Zu erledigen:
**1)** Beantworte anhand des Artikels über BioShock:
(a) Womit wird das Spiel zu Beginn verglichen?
(b) Wer überlebt die Bruchlandung im Wasser?
(c) Mit welcher Stadt wird Rapture verglichen?
**2)** Gib aus dem Artikel über BioShock die Stelle wortgetreu aus, die bei „Zum Anfang ein“ beginnt und mit „unter der Meeresoberfläche.“ endet.
**3)** Schreib den Artikel über BioShock im gleichen Stil nach seinem letzten Satz weiter.

"BioShock" Aus dem Ruder gelaufene Utopie

Spannend, haarsträubend, verstörend - "BioShock" wirkt wie ein 20-stündiger Videoclip von Marilyn Manson. Doch gerade der groteske Stil des Games und die dadurch erzeugte Atmosphäre machen den Vorschusslorbeeren überhäuften Titel so interessant.

Zum Anfang ein Absturz. Eben noch eine Zigarette angesteckt, rauchen im nächsten Moment die Motoren des Fliegers. Die Bruchlandung im Wasser überlebt nur der Spieler, der nach dem Auftauchen erst einmal staunt: Virtuelles Wasser kann wunderschön sein - vor allem, wenn es brennt. In der Ferne ein Turm im Nirgendwo des Atlantiks - der Zugang zu Rapture, einer Art Gotham City unter der Meeresoberfläche.

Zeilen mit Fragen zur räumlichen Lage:
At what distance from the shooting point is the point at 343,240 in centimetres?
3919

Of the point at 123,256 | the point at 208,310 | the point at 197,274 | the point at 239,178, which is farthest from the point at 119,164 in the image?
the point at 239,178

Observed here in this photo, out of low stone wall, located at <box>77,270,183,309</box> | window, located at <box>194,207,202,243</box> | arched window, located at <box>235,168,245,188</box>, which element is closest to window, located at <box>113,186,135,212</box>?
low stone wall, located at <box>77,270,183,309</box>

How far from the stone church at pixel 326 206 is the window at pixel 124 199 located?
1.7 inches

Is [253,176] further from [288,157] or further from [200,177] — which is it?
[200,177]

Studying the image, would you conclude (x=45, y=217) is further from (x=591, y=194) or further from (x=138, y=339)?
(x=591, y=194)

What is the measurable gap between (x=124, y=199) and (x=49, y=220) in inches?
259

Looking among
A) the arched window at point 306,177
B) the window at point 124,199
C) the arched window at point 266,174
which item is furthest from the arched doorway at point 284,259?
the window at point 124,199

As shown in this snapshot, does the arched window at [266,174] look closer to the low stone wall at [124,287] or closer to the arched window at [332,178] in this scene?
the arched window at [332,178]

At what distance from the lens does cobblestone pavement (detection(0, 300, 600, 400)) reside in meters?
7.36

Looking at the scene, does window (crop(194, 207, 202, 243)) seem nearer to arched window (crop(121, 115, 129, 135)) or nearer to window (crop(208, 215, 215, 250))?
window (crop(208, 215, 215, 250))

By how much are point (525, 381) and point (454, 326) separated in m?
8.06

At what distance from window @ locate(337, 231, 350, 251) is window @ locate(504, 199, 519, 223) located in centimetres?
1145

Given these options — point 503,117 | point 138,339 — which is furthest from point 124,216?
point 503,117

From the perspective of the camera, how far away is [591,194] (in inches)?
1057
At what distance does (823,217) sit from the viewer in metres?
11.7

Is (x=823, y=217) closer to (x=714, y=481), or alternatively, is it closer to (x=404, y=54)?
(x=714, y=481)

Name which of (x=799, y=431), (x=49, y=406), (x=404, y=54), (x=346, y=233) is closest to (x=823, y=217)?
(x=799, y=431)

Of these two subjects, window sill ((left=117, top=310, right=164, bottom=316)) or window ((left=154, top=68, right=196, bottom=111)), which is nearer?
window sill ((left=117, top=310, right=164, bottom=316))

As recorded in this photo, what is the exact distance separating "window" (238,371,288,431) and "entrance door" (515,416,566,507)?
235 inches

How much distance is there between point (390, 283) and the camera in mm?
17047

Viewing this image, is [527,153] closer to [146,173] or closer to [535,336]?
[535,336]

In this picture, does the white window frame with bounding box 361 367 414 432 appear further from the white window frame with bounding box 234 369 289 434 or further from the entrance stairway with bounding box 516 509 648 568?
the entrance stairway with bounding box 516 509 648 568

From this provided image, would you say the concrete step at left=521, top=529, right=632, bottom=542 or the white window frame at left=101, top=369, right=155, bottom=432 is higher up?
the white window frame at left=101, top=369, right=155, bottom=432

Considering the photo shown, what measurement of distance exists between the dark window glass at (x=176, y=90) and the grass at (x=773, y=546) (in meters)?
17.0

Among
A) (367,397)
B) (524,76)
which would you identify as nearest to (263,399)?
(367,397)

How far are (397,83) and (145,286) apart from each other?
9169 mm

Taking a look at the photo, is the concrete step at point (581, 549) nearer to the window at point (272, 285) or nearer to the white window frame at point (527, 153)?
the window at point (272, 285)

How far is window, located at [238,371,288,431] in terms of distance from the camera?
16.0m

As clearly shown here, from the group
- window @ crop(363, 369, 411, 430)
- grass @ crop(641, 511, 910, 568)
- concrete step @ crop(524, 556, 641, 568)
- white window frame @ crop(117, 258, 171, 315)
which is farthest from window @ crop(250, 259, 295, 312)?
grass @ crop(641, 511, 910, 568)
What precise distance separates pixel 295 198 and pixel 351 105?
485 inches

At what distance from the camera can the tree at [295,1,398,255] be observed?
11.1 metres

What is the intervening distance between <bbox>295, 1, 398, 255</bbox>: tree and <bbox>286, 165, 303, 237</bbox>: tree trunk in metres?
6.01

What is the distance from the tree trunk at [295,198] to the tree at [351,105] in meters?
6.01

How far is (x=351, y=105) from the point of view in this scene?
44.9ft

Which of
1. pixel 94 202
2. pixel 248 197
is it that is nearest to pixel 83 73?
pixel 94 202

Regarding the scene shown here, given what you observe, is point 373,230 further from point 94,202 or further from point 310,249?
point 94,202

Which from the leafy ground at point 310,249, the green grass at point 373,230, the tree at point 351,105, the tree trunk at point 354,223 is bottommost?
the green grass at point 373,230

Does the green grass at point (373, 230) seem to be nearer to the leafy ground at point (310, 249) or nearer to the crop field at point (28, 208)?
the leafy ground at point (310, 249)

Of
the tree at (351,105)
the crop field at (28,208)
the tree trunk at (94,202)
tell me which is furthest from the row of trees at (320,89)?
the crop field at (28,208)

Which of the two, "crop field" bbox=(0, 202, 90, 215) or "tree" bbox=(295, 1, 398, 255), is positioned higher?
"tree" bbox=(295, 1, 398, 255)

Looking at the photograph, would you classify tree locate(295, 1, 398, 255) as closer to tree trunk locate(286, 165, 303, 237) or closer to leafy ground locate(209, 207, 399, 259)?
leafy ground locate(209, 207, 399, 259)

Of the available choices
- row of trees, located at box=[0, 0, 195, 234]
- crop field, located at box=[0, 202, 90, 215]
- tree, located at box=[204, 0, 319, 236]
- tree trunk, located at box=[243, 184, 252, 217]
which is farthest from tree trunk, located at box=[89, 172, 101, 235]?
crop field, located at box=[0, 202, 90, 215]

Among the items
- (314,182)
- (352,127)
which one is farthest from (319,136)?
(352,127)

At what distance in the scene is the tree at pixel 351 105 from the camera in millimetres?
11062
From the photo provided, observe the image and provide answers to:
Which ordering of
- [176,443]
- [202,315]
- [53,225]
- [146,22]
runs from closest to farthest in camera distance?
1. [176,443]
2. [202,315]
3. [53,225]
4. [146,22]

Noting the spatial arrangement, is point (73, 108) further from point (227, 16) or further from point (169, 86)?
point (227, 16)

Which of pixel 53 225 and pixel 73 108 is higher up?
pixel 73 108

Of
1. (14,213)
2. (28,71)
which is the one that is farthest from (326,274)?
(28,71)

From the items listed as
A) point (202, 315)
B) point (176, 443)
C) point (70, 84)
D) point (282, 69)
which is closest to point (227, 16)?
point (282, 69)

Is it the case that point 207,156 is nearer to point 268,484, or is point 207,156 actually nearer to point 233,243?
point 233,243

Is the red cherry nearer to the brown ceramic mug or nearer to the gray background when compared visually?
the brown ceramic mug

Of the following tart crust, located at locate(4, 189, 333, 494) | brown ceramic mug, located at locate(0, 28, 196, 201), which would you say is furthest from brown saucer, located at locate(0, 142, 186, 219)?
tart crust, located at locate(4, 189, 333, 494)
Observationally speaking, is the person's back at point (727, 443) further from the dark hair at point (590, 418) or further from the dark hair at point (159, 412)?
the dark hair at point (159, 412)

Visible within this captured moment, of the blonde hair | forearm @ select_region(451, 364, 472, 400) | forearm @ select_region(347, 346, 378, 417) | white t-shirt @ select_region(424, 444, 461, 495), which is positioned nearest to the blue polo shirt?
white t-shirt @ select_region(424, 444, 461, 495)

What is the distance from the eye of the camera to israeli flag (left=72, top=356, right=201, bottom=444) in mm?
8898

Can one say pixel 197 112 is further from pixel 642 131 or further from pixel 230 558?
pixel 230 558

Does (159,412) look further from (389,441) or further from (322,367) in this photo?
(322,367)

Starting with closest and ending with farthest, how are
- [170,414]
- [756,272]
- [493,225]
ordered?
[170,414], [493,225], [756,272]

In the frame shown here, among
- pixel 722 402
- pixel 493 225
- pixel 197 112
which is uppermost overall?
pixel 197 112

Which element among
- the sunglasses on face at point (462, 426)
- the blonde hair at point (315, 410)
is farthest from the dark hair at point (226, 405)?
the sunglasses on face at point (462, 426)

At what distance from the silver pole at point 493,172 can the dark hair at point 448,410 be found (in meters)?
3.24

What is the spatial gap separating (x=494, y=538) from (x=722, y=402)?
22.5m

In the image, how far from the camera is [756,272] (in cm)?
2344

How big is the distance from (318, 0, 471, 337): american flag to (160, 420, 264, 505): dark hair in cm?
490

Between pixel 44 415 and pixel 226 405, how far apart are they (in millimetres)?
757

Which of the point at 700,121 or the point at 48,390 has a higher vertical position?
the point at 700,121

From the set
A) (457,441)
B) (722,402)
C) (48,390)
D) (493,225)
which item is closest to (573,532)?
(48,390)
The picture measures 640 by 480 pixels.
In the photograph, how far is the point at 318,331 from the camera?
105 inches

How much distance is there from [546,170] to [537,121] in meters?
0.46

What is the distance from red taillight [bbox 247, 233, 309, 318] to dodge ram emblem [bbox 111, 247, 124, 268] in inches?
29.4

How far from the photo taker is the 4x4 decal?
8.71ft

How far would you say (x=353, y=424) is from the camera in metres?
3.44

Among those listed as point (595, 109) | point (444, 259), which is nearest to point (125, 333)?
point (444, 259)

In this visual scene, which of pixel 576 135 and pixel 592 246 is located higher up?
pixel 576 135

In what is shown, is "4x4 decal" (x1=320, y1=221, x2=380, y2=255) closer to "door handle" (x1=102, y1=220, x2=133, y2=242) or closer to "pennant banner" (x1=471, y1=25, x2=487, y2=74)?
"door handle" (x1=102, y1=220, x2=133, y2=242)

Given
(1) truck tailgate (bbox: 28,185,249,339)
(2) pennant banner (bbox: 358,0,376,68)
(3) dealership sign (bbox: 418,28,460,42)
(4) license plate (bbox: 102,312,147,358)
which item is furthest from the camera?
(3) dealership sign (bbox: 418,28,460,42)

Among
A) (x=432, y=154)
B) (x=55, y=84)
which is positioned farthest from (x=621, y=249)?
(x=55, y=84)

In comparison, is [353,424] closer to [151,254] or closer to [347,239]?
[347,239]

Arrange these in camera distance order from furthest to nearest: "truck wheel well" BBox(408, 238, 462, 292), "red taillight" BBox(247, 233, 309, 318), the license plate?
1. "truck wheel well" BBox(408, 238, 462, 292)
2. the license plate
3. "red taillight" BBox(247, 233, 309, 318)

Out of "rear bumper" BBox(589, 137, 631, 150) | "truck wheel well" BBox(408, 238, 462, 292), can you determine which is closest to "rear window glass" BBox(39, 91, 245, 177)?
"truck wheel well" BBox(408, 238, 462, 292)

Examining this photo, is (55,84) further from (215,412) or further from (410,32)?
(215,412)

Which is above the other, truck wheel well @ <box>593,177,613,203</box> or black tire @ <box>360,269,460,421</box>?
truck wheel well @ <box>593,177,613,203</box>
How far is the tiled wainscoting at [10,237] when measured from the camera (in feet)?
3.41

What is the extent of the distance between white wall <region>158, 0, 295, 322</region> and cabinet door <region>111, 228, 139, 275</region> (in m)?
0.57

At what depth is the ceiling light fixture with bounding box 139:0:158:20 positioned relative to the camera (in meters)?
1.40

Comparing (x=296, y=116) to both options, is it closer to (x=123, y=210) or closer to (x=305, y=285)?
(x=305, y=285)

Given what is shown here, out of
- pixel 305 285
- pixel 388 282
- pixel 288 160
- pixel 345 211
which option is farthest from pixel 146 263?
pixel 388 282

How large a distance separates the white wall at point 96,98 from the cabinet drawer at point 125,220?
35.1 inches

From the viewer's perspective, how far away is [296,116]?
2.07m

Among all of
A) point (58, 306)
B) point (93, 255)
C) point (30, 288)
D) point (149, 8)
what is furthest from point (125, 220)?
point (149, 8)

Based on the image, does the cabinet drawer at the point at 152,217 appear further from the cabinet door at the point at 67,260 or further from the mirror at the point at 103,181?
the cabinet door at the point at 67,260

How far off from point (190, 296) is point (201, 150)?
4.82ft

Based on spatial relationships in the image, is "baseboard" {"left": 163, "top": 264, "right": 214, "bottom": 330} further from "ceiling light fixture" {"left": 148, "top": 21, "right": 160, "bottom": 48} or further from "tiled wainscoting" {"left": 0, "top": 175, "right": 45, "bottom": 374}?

Antworten je Aufgabe:
**1)**
(a) Mit einem 20-stündigen Videoclip von Marilyn Manson.
(b) Nur der Spieler.
(c) Mit einer Art Gotham City unter der Meeresoberfläche.

**2)**
Zum Anfang ein Absturz. Eben noch eine Zigarette angesteckt, rauchen im nächsten Moment die Motoren des Fliegers. Die Bruchlandung im Wasser überlebt nur der Spieler, der nach dem Auftauchen erst einmal staunt: Virtuelles Wasser kann wunderschön sein - vor allem, wenn es brennt. In der Ferne ein Turm im Nirgendwo des Atlantiks - der Zugang zu Rapture, einer Art Gotham City unter der Meeresoberfläche.

**3)**
Erbaut hat diese Zufluchtsstätte für die vermeintlich perfekte und makellose Gesellschaft der größenwahnsinnige Menschenfeind Andrew Ryan. Die Fahrt in der rostigen Tauchglocke wird von einem schnöden Propaganda-Spot begleitet, doch die Realität sieht anders aus: Sie Stadt gleicht einem nassen Grab, nur noch von entstellten Menschen, verlorenen Seelen und anderen Schrecken bevölkert. Irgendetwas ist hier mächtig aus dem Ruder gelaufen. Das Ziel ist deshalb einfach: Weg von hier! Ein Kerl namens Atlas bietet über Funk Hilfe an, will aber mitsamt seiner Familie ebenfalls aus der nassen Hölle gerettet werden ...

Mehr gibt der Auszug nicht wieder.